Figure 1: Wall Street Jounal

The Wall Street Journal, one of the world’s most respected newspapers, has suggested that the economic crisis that led to big protests in USA could be resolved in part by the charitable institution of waqf (plural awqaf) created by the Muslim civilisation and used effectively by the Ottomans.

The civil protest movement organised under the name of “Occupy Wall Street” that protests against the unequal incomes in New York, the economic crisis, banks and unemployment has now completed its first month. The protests have now extended beyond the US borders and became a global phenomenon. Interesting comments on the “Occupy Wall Street” protest were written by Charles Landow and Courtney Lobel in Wall Street Journal (WJS): How Billionaires Can Build Bridges to the Middle Class (October 17, 2011). We read in the article in thatCo-founder of the major private equity firm Carlyle, is asking the public how to use $1 billion of his $2.7 billion fortune to create jobs.” As an answer to Mr. Conway and other billionaires, the WSJ replied “Build a bridge!”.

But why “bridges”?

According to the article “One of the most urgent economic problems facing the U.S. is the deplorable state of the country’s roads, bridges, railways and other essential networks. In its latest report card in 2009, the American Society of Civil Engineers gave U.S. infrastructure a D. A recent report from the Organization for International Investment concluded that this poor infrastructure “is eroding the country’s ability to attract and retain dynamic global companies that create high-productivity, high-wage jobs.”

Figure 2: Ottoman Waqf Civilization (Osmanli Vakif Medeniyeti) by Prof. Ziya Kazici

Therefore WSJ asked: “Why shouldn’t these citizens have the opportunity to invest directly in infrastructure projects of their choice, along with incentives to do so?”

WSJ explains: “The 400 wealthiest Americans have a total net worth of $1.53 trillion. The top 50 alone hold more than $700 billion in personal wealth.” Thus “Their donations could be combined with public funds, and they would receive tax benefits and naming opportunities.”

This donation investments by rich people solution comes from a historical example, according to the WJS: “There is a precedent: Ottoman-era Turkey lacked a budget for the provision of basic services. To fill the void, more than 35,000 private foundations, known as vakif in Turkish, funded public-works projects and municipal services, from water systems and schools to hospitals, bridges and roads. Many modern Turkish foundations have continued to supply traditional infrastructure—the Sabanci Foundation, for example, has built more than 120 schools, hospitals, libraries, orphanages and other facilities. These assets are then transferred to state ministries, which run them.”

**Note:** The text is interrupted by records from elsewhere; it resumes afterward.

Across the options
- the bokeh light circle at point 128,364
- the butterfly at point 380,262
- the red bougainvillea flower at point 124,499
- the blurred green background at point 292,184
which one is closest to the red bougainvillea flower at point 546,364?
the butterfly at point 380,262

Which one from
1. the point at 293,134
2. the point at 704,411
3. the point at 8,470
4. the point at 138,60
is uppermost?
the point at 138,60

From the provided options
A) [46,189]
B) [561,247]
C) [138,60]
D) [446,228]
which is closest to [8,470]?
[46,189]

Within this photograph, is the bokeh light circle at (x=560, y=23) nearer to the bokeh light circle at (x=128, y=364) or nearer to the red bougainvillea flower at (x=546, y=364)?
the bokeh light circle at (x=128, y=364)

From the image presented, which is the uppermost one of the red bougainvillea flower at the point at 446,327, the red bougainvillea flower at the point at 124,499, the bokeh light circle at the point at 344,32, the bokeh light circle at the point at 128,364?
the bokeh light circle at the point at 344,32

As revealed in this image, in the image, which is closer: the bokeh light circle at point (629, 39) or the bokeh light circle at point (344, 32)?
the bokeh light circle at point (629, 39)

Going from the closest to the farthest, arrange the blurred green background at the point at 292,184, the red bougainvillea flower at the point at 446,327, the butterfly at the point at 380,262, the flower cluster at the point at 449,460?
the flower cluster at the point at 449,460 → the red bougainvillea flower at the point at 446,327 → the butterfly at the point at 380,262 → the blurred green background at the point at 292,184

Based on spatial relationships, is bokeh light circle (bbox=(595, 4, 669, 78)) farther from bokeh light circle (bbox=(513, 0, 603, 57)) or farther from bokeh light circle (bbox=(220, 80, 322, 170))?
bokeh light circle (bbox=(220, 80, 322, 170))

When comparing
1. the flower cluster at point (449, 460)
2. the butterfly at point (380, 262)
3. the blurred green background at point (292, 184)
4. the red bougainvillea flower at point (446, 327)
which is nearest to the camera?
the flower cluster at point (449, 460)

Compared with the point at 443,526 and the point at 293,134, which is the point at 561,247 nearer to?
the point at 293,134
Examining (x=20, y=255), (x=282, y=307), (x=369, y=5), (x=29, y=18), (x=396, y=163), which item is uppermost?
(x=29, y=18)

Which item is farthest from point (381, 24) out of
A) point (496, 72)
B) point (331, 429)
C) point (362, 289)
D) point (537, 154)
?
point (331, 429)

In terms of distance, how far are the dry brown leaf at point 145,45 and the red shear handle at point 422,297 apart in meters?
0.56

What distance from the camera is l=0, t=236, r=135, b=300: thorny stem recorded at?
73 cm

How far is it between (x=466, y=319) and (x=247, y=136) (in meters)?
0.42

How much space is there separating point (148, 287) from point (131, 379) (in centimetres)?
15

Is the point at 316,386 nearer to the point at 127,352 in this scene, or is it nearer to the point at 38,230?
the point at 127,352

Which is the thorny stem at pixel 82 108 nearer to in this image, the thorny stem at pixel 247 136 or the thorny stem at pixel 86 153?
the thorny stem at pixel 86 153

As a poetic irony to this, Ottomans once said: “If you would like to get to know us after our era, please refer to our vakifs(waqfs); as these are our best works that present us.” (Ferit Devellioglu, Ottoman-Turkish Encyclopaedic Dictionary with Old and New Letters, Ankara, 1993)

What are these Waqfs then?

Before going into details, one should ask why this is relevant to Muslim Heritage, an academic portal, which is a non-religious and most importantly “non-political” web site.

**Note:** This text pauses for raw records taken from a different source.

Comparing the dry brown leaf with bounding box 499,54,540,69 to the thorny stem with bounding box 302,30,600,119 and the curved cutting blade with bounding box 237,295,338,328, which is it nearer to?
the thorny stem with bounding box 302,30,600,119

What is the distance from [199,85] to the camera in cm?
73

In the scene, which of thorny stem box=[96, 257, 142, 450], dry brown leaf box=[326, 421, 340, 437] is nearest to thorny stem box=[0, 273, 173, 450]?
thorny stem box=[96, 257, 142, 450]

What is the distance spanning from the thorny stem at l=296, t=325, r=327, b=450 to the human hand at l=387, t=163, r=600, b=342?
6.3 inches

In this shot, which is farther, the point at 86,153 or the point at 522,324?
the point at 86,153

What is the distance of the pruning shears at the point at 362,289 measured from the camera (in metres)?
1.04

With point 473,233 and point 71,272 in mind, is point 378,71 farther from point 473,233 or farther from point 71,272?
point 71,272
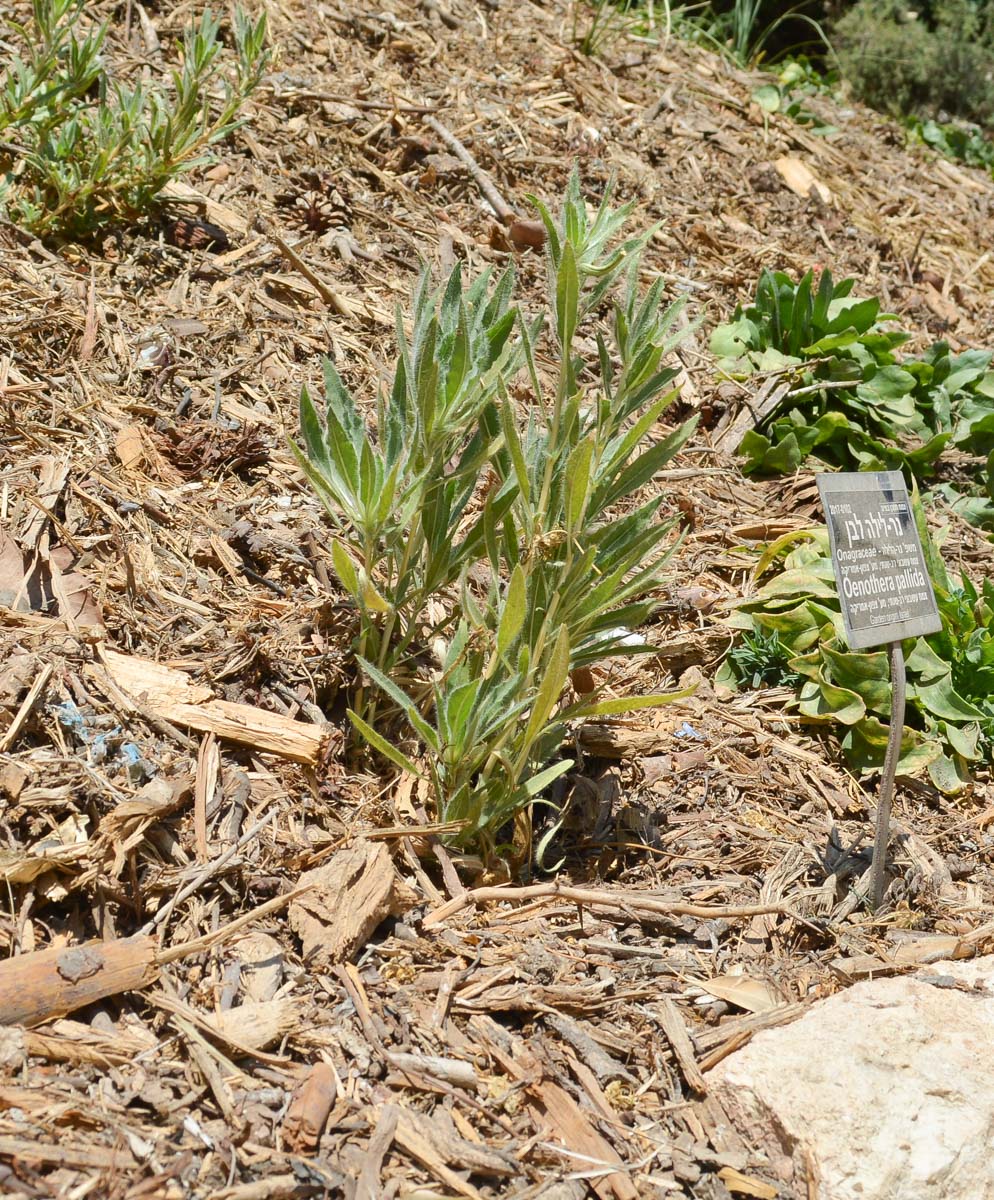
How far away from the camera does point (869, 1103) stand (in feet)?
6.12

The answer is in the topic itself. First of all, Muslim Heritage studies historical achievements by chronicling the contributions to science, technology, medicine and culture made between 700 and 1700 to prove that “the Dark Ages” were not really that dark at all. Thus it would not be so strange to say that the Waqf tradition is relevant to Muslim Heritage topics. For example, we published the following article: Ottoman Cash Waqfs Revisited: The Case of Bursa (1555- 1823) by Professor Murat Cizakca.

In its general meaning, Waqf means “charitable foundation”. The term comes from an Arabic root, with the sense of ‘to stop’, ‘to hold back’, ‘to stand still and to tie’. It means also one person religiously and socially devoting all or some parts of his assets to the public in order to meet some of their needs for the sake of The God.

Figure 3: The word Waqf is used in the Islamic Law in the meaning of holding a property and preserving it so that its fruits, revenues or usufruct are used exclusively for the benefit of an objective of righteousness while prohibiting any use or disposition of it outside its specific objective (Source).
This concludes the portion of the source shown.